Perahu ini memiliki bentuk yang runcing atau ramping, sesuai dengan namanya yaitu Sandeq yang dalam Bahasa Mandar berarti runcing (Foto : ujungjari)

Penggunaan cadik bisa membuat Sandeq bisa menjelajahi berbagai jenis perairan, mulai dari laut dalam, laut dangkal, pesisir coral, hingga pertemuan arus laut. Selain itu, cadik bisa mengurangi risiko perahu terbalik ketika diterjang ombak.

Memiliki lebar lambung antara 0,5 – 1 meter, tidak lantas menjadikan Sandeq sebagai perahu bermuatan sedikit. Perahu layar dengan panjang 5 hingga 15 meter ini bisa mengangkut beban mulai dari ratusan kilogram hingga 2 ton lebih, loh.

Hal ini sesuai dengan tujuan pembuatan Sandeq yaitu sebagai sarana bagi para nelayan untuk mencari ikan di lautan.

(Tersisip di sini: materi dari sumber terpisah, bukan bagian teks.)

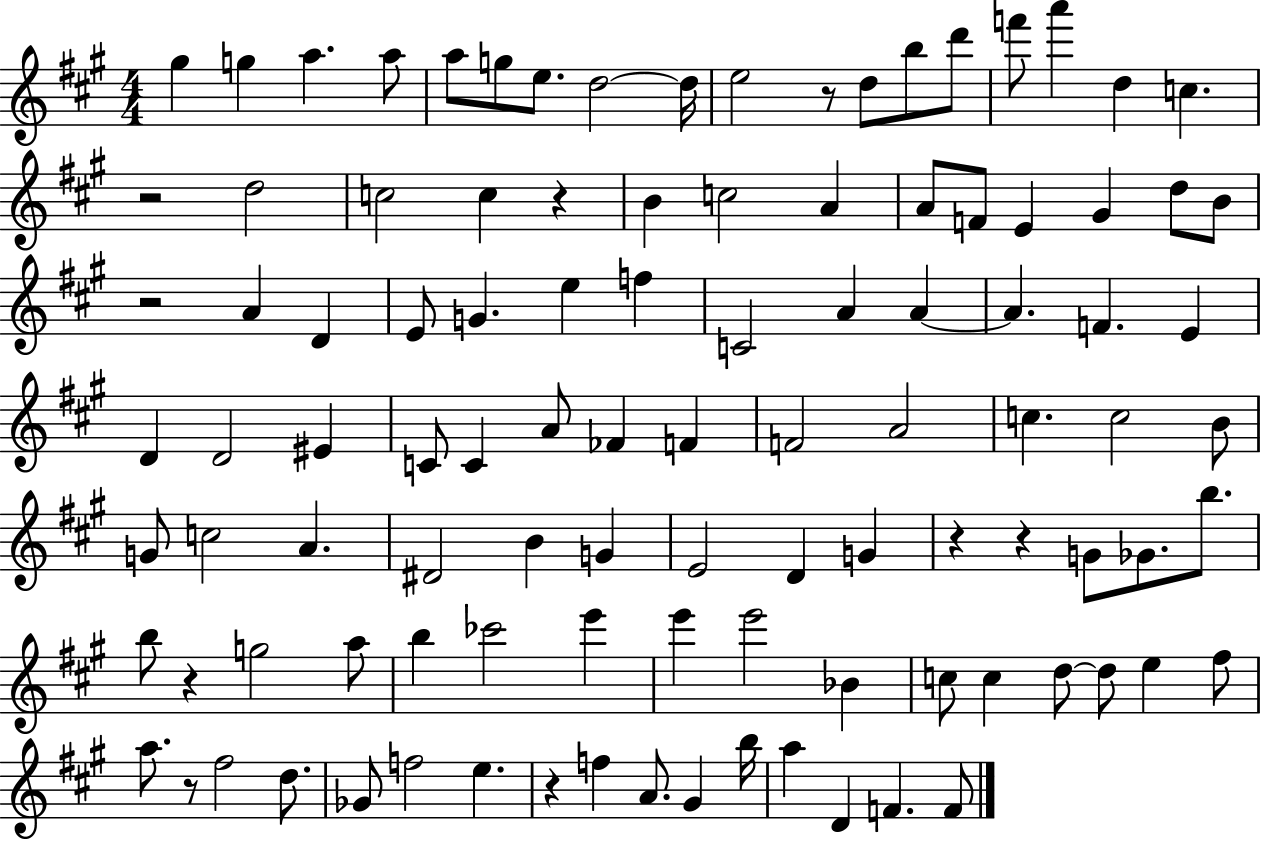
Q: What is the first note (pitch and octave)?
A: G#5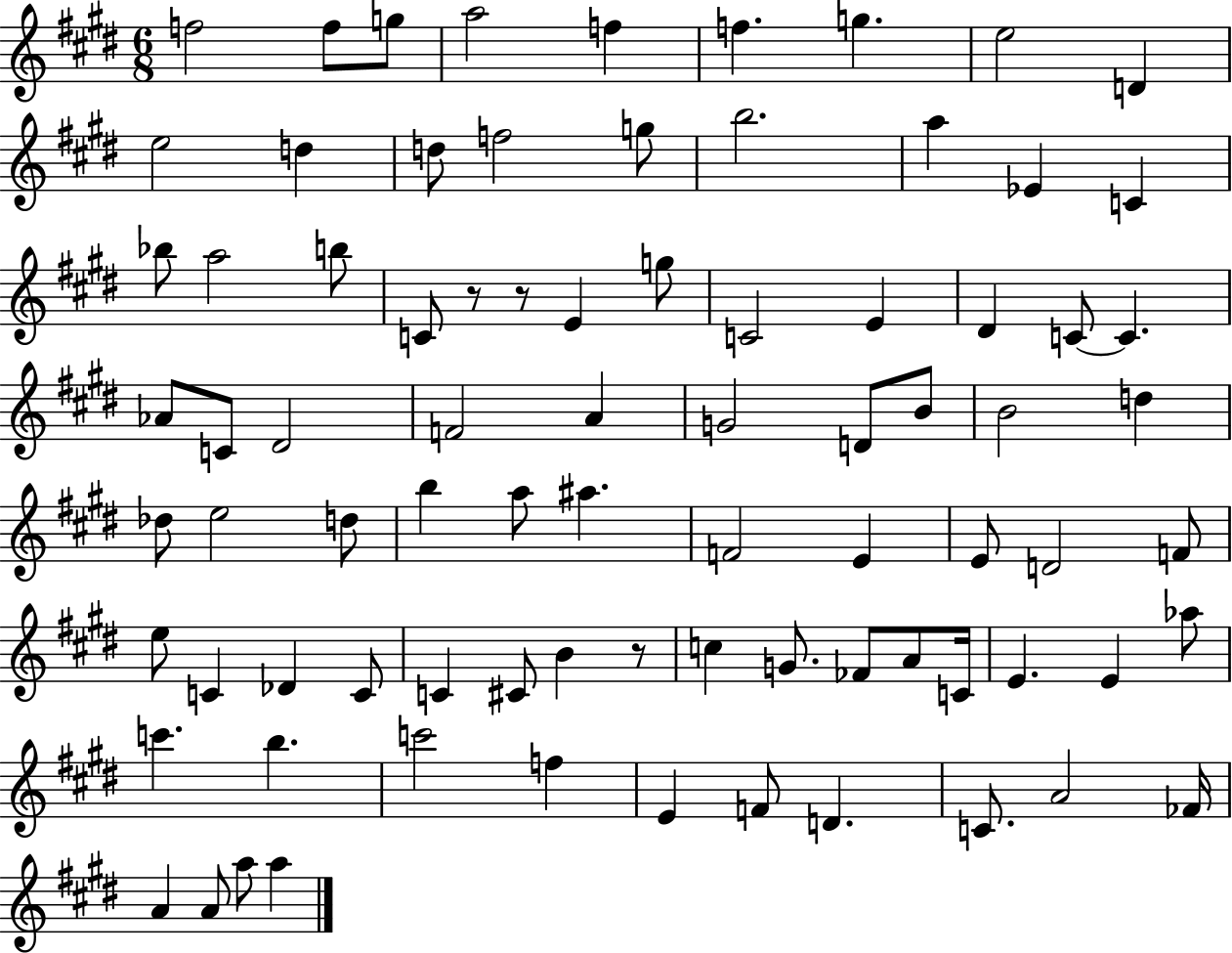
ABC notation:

X:1
T:Untitled
M:6/8
L:1/4
K:E
f2 f/2 g/2 a2 f f g e2 D e2 d d/2 f2 g/2 b2 a _E C _b/2 a2 b/2 C/2 z/2 z/2 E g/2 C2 E ^D C/2 C _A/2 C/2 ^D2 F2 A G2 D/2 B/2 B2 d _d/2 e2 d/2 b a/2 ^a F2 E E/2 D2 F/2 e/2 C _D C/2 C ^C/2 B z/2 c G/2 _F/2 A/2 C/4 E E _a/2 c' b c'2 f E F/2 D C/2 A2 _F/4 A A/2 a/2 a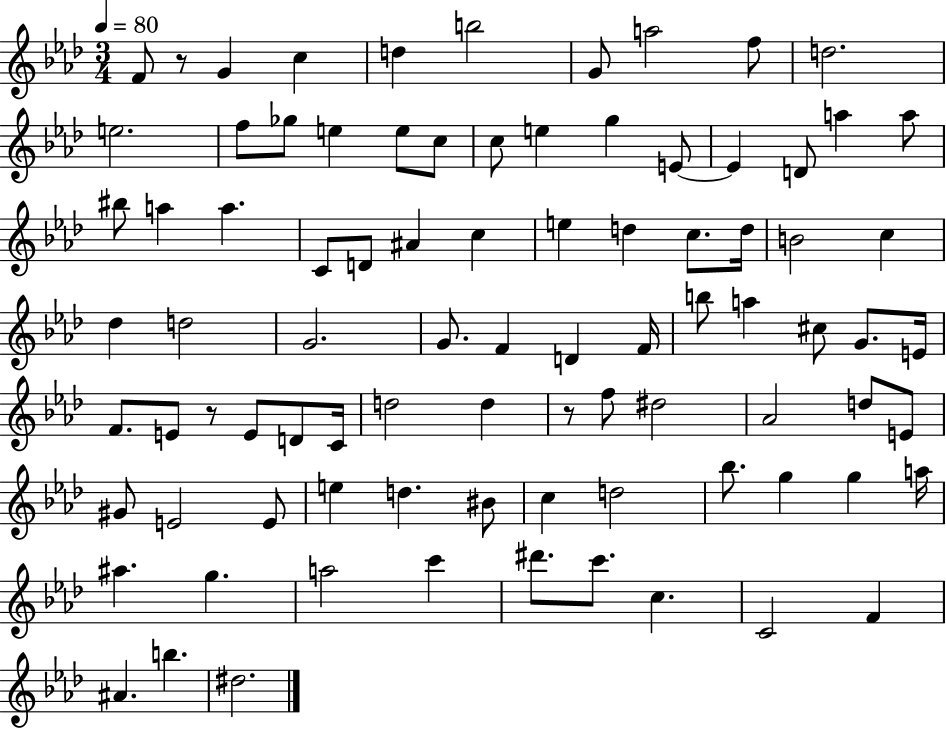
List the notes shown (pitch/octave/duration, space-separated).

F4/e R/e G4/q C5/q D5/q B5/h G4/e A5/h F5/e D5/h. E5/h. F5/e Gb5/e E5/q E5/e C5/e C5/e E5/q G5/q E4/e E4/q D4/e A5/q A5/e BIS5/e A5/q A5/q. C4/e D4/e A#4/q C5/q E5/q D5/q C5/e. D5/s B4/h C5/q Db5/q D5/h G4/h. G4/e. F4/q D4/q F4/s B5/e A5/q C#5/e G4/e. E4/s F4/e. E4/e R/e E4/e D4/e C4/s D5/h D5/q R/e F5/e D#5/h Ab4/h D5/e E4/e G#4/e E4/h E4/e E5/q D5/q. BIS4/e C5/q D5/h Bb5/e. G5/q G5/q A5/s A#5/q. G5/q. A5/h C6/q D#6/e. C6/e. C5/q. C4/h F4/q A#4/q. B5/q. D#5/h.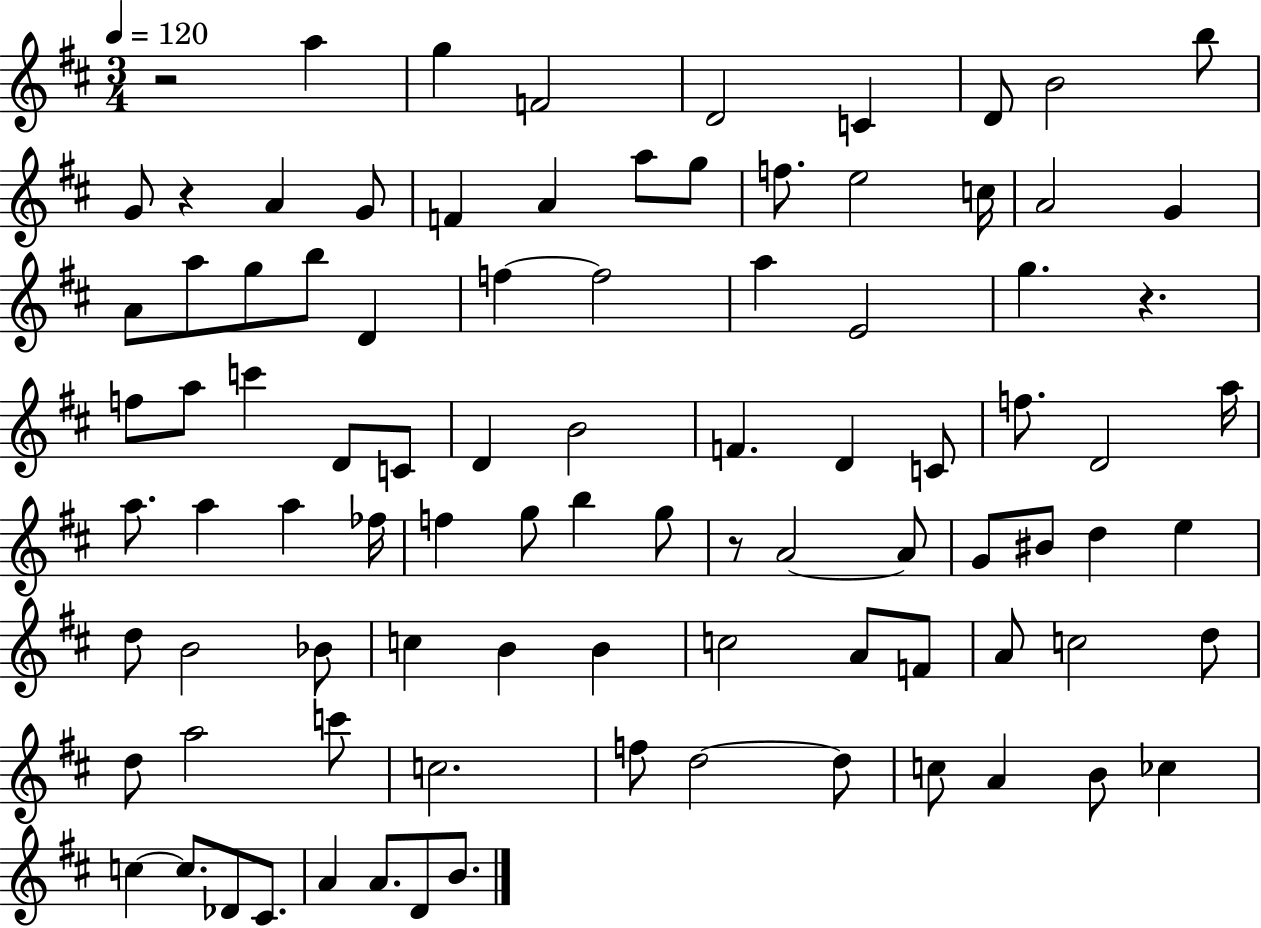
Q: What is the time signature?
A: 3/4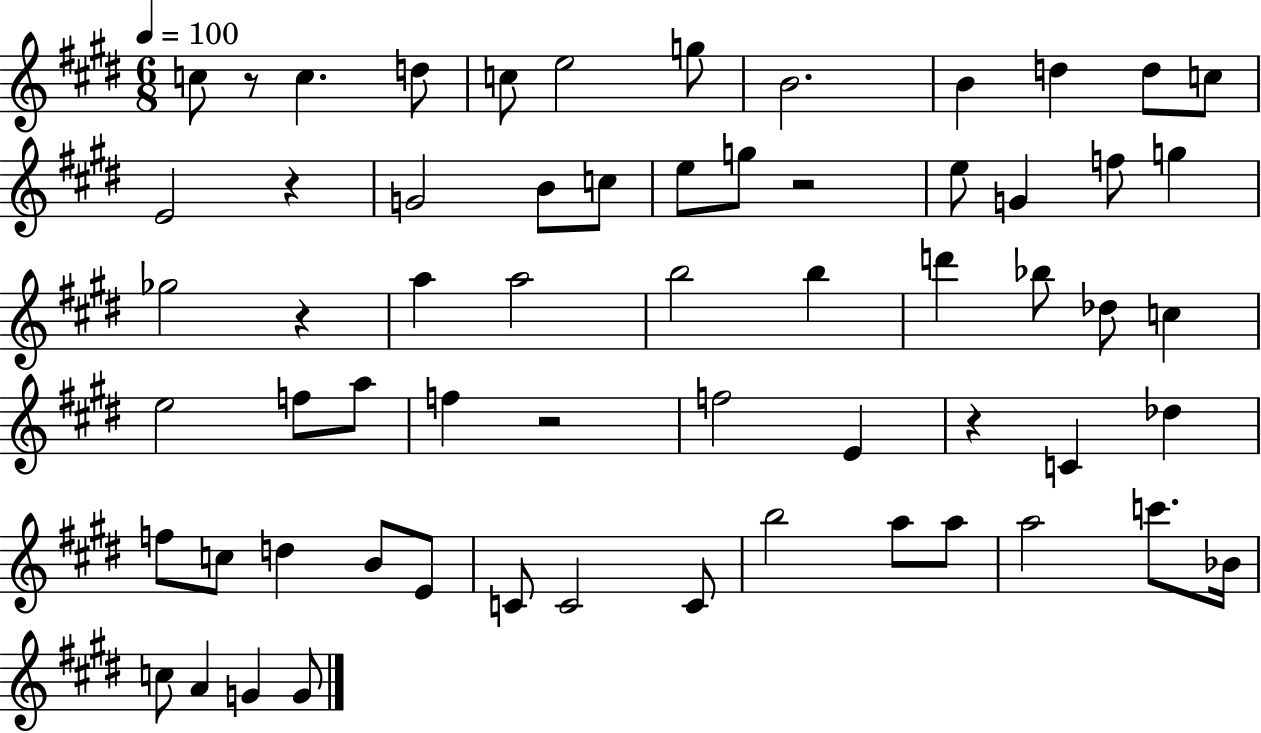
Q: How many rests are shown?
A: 6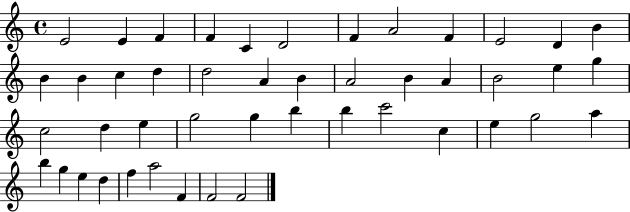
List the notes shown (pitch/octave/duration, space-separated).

E4/h E4/q F4/q F4/q C4/q D4/h F4/q A4/h F4/q E4/h D4/q B4/q B4/q B4/q C5/q D5/q D5/h A4/q B4/q A4/h B4/q A4/q B4/h E5/q G5/q C5/h D5/q E5/q G5/h G5/q B5/q B5/q C6/h C5/q E5/q G5/h A5/q B5/q G5/q E5/q D5/q F5/q A5/h F4/q F4/h F4/h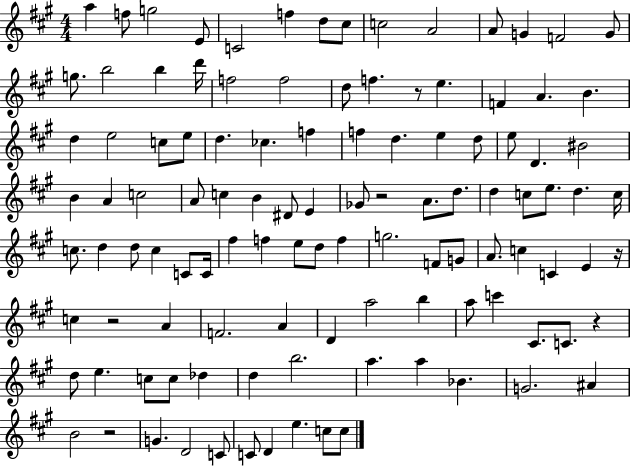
A5/q F5/e G5/h E4/e C4/h F5/q D5/e C#5/e C5/h A4/h A4/e G4/q F4/h G4/e G5/e. B5/h B5/q D6/s F5/h F5/h D5/e F5/q. R/e E5/q. F4/q A4/q. B4/q. D5/q E5/h C5/e E5/e D5/q. CES5/q. F5/q F5/q D5/q. E5/q D5/e E5/e D4/q. BIS4/h B4/q A4/q C5/h A4/e C5/q B4/q D#4/e E4/q Gb4/e R/h A4/e. D5/e. D5/q C5/e E5/e. D5/q. C5/s C5/e. D5/q D5/e C5/q C4/e C4/s F#5/q F5/q E5/e D5/e F5/q G5/h. F4/e G4/e A4/e. C5/q C4/q E4/q R/s C5/q R/h A4/q F4/h. A4/q D4/q A5/h B5/q A5/e C6/q C#4/e. C4/e. R/q D5/e E5/q. C5/e C5/e Db5/q D5/q B5/h. A5/q. A5/q Bb4/q. G4/h. A#4/q B4/h R/h G4/q. D4/h C4/e C4/e D4/q E5/q. C5/e C5/e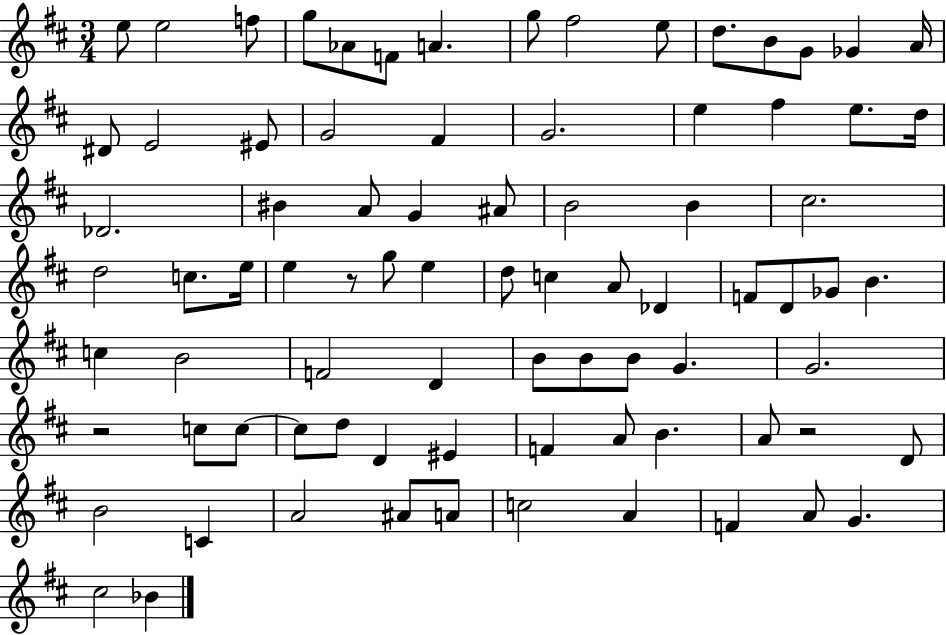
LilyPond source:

{
  \clef treble
  \numericTimeSignature
  \time 3/4
  \key d \major
  e''8 e''2 f''8 | g''8 aes'8 f'8 a'4. | g''8 fis''2 e''8 | d''8. b'8 g'8 ges'4 a'16 | \break dis'8 e'2 eis'8 | g'2 fis'4 | g'2. | e''4 fis''4 e''8. d''16 | \break des'2. | bis'4 a'8 g'4 ais'8 | b'2 b'4 | cis''2. | \break d''2 c''8. e''16 | e''4 r8 g''8 e''4 | d''8 c''4 a'8 des'4 | f'8 d'8 ges'8 b'4. | \break c''4 b'2 | f'2 d'4 | b'8 b'8 b'8 g'4. | g'2. | \break r2 c''8 c''8~~ | c''8 d''8 d'4 eis'4 | f'4 a'8 b'4. | a'8 r2 d'8 | \break b'2 c'4 | a'2 ais'8 a'8 | c''2 a'4 | f'4 a'8 g'4. | \break cis''2 bes'4 | \bar "|."
}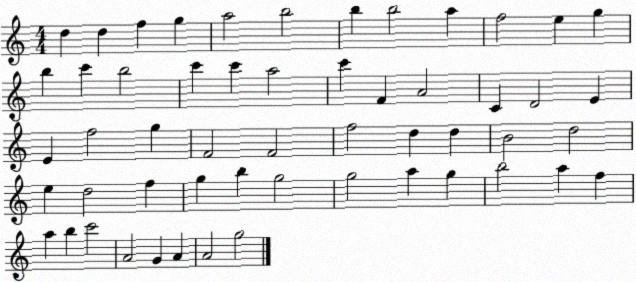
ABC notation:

X:1
T:Untitled
M:4/4
L:1/4
K:C
d d f g a2 b2 b b2 a f2 e g b c' b2 c' c' a2 c' F A2 C D2 E E f2 g F2 F2 f2 d d B2 d2 e d2 f g b g2 g2 a g b2 a f a b c'2 A2 G A A2 g2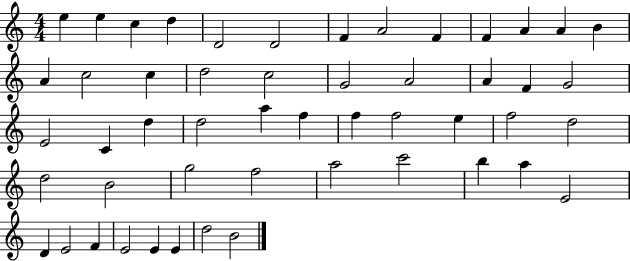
E5/q E5/q C5/q D5/q D4/h D4/h F4/q A4/h F4/q F4/q A4/q A4/q B4/q A4/q C5/h C5/q D5/h C5/h G4/h A4/h A4/q F4/q G4/h E4/h C4/q D5/q D5/h A5/q F5/q F5/q F5/h E5/q F5/h D5/h D5/h B4/h G5/h F5/h A5/h C6/h B5/q A5/q E4/h D4/q E4/h F4/q E4/h E4/q E4/q D5/h B4/h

Sandeq juga digunakan sebagai alat transportasi bagi para pedagang untuk menjual hasil bumi. Bahkan di masa lalu, para pedagang Suku Mandar menggunakan Sandeq untuk berburu rempah-rempah hingga ke Ternate dan Tidore.

Bukan itu aja, Gaes. Selain sebagai alat untuk menerjang ombak di lautan, perahu ini ternyata punya fungsi lain, loh. Misalnya, untuk memasang perangkap telur dari rangkaian daun kelapa dan rumput laut, ketika musim ikan terbang bertelur.

Sandeq juga memiliki kemampuan unik, yaitu dapat berlayar melawan arah angin dengan teknik berlayar zig zag atau dalam Bahasa Mandar disebut makkarakkayi. Kemampuan melawan angin dan gelombang ini membuat Sandeq sangat bermanfaat saat mengejar kawanan ikan tuna.

Tidak sekedar menjadi sarana untuk mencari nafkah, Sandeq juga digunakan untuk hiburan. Ketika cuaca kurang bersahabat dan para nelayan terpaksa libur melaut, biasanya mereka akan mengadakan lomba adu kemampuan manuver. Passandeq (awak perahu Sandeq) yang berjumlah 8 orang termasuk kapten, akan saling bekerjasama untuk membaca arah angin dan menentukan teknik manuver. Ini membutuhkan ketelitian, kemampuan memimpin, kerja sama, hingga kemampuan saling mengimbangi.

Lomba yang di masa sekarang lebih dikenal dengan Sandeq Race ini biasanya diadakan untuk menyambut peringatan HUT Republik Indonesia. Ratusan Sandeq akan ikut serta dan menjadi salah magnet Pariwisata Indonesia di Sulawesi Barat.

Kalo berminat menyaksikannya, jangan lupa untuk menjadwalkan kunjungan lo ke provinsi yang beribukota di Mamuju ini, ya Gaes ya.